Concentration des forces Anglaises. — Capitulation de Montréal.
— Cession du Canada à l’Angleterre. — Conclusion.


Le général Amherst s’était embarqué, le 10 août, sur le Saint-Laurent, avec une armée de 10,000 hommes. Il rencontra, sur sa route, le fort Lévis, dans l’Île Royale, où commandait M. Pouchot. Il érigea des batteries dans les îles voisines, investit le fort, et commença à le canonner. La canonnade n’ayant pas un effet aussi prompt qu’il l’aurait désiré, il se disposait à faire donner l’assaut, lorsque M. Pouchot se rendit.

Le 2 septembre, comme le chevalier de Levis haranguait les Sauvages du Sault Saint-Louis, qu’il avait fait venir à Laprairie, pour les engager à le seconder, dans son dessein d’attaquer l’armée du colonel Haviland, un député de leur village vint leur annoncer que le général Amherst était aux Cèdres, et ils se retirèrent tous, en disant qu’ils allaient faire la paix avec les Anglais. Cette nouvelle fut confirmée par M. de la Corne, qui s’était retiré, à l’approche de l’armée anglaise, et qui ajouta qu’elle pourrait être, le lendemain, à la Chine.
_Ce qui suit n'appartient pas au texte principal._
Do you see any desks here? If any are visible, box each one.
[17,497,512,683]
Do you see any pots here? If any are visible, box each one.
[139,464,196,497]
Le général français ne vit d’autre parti à prendre que de faire replier dans l’île de Montréal les corps de troupes qui étaient au sud du fleuve. Le corps que commandait le général Bourlamaque se porta au-dessus de la ville, et celui de M. Rauquemaure, au-dessous. Le général Murray ayant débarqué dans l’île, avec environ 3,000 hommes, M. Dumas se rapprocha de la ville.

L’armée du général Amherst, qui avait séjourné, quelques jours, dans l’île Perrot, débarqua à la Chine, le 6, vers 11 heures du matin. Les volontaires à cheval, qui étaient dans cette partie, se retirèrent devant elle, pied à pied ; car elle se mit en marche vers la ville, aussitôt après avoir débarqué. Toutes les troupes françaises entrèrent dans la ville. Tous les miliciens s’étant retirés, ainsi qu’un nombre de soldats mariés, elles ne se montaient pas à beaucoup plus de 3,000 hommes, non compris cinq cents hommes, qu’il y avait sur l’île Sainte-Hélène, et la petite garnison de Chambly. Elles n’avaient presque plus de munitions, et les vivres ne pouvaient pas durer plus de quinze à vingt jours.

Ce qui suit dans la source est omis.